* _INFORMATION SHOWN_:
┄┄┄┄┄┄
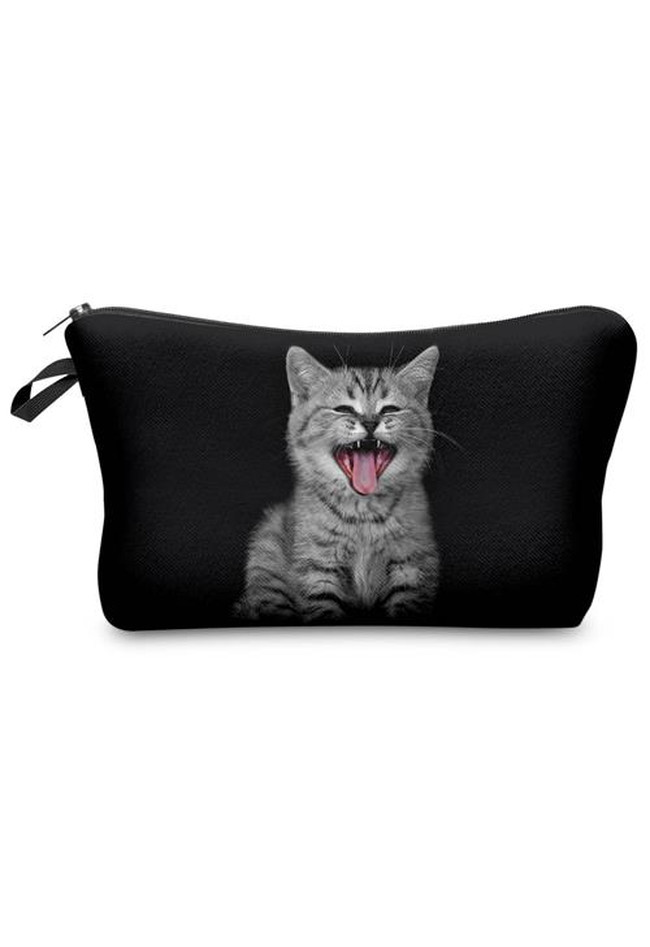Make Up Bag Crying Cat
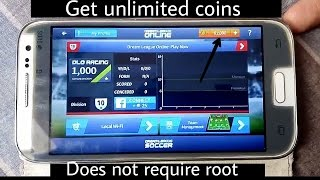Dream League Soccer 2017 | How to hack unlimited coins | No Root require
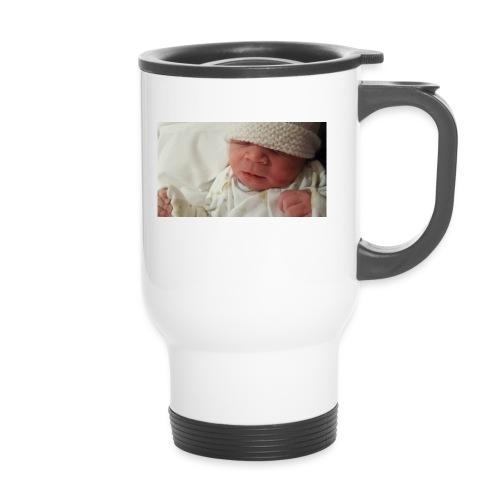 baby brother - Travel Mug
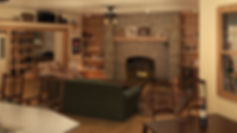 3D Studio Max and Vray Interior Model and Rendering of a Cottage House Living Room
┄┄┄┄┄┄
* _TASK PROMPT_: Restate the listing word for word. Pictures do not belong in the copy.

* _EXERCISE ANSWER_:
Make Up Bag Crying Cat
Dream League Soccer 2017 | How to hack unlimited coins | No Root require
 baby brother - Travel Mug
 3D Studio Max and Vray Interior Model and Rendering of a Cottage House Living Room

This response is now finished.